Start of Quoted passage

For many people, winter affects mood, even if you don't have full blown seasonal affective disorder. With the lack of sunlight and the cold (I grew up in New Hampshire and was never big on winter sports, and the combination could be crippling), it's not unusual to feel down or lethargic at this time of the year. But new research from Indiana University shows that the winter may have a large affect on our aggression levels and sex hormones, and that the effects are different for men and women.
According to a press release from the University, the work "on the connection between certain sex hormones and aggression, could go on to advance research on the treatment of inappropriate aggression in humans." Basically, they looked at the aggression levels of hamsters exposed to longer or shorter days. But what makes this study unique is its findings of not just male but female hamsters, as females of all species have been under-studied in areas of sex hormones and aggression. Normally we just look at the fact that testosterone, which ups your sex drive, also ups aggression and leave it at that— but it's looking like it's much more complicated.

End of Quoted passage
Start of Extracted records

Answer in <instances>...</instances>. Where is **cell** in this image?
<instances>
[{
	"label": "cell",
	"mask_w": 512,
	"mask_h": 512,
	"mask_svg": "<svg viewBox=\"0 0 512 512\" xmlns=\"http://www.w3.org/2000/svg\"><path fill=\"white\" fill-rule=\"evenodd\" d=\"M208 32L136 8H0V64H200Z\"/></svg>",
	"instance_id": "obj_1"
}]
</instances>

End of Extracted records

### Questions
**1)** In the article about winter and aggression, rewrite the paragraph that begins "According to a press release" as a short bulleted list that keeps its main facts.
**2)** Go on with the article about winter's effect on aggression and sex hormones, starting after its last sentence.
The data has no connection to the article about winter and aggression.

### Answers to the problems
**1)**
- A press release from Indiana University says the work on how certain sex hormones relate to aggression could advance research on treating inappropriate aggression in humans.
- The researchers looked at aggression levels in hamsters exposed to longer or shorter days.
- The study stands out because it reports findings for female hamsters as well as males, and females of all species have been under-studied in the areas of sex hormones and aggression.
- The usual view is that testosterone raises sex drive and also raises aggression, but the picture appears to be much more complicated.

**2)**
The study found that "female hamsters exposed to shorter days had increased levels of both melatonin and DHEA — and higher aggression scores — along with physical changes in their adrenal glands" and showed that melatonin is "the primary regulator of aggression in females".
It's an important departure in a field that constantly focuses testosterone regulating aggression in males, and also continues to put concrete evidence behind the anecdotal and observational evidence that we feel off in the winter.
But while its affects on hormones and aggressions seem to vary by sex, winter can cause some important changes on everyone's sex life. Here's what you should know:
1. Shorter Days Affect Your Neurotransmitters
Shorter, colder days may mean a perfect setting for bingewatching, but it also means a reduction in serotonin production. This can lead to not feeling as in the mood during the winter months. But if it's just a minor dip it's nothing to worry about, you'll probably notice a difference when spring comes.
2. Seasonal Affect Disorder Can Make You Uninterested In Sex
While many people aren't the biggest fans of cold weather, for some people it's much more severe. Seasonal Affective Disorder and the mood changes that go along with it can not only cause stress in your romantic life, it can lead to a lack of interest in sex and make orgasm difficult or impossible to achieve. If you feel like your level of winter blues reach the level of Seasonal Affective Disorder, you should talk to you doctor.
3. But The Holidays May Make You Horny...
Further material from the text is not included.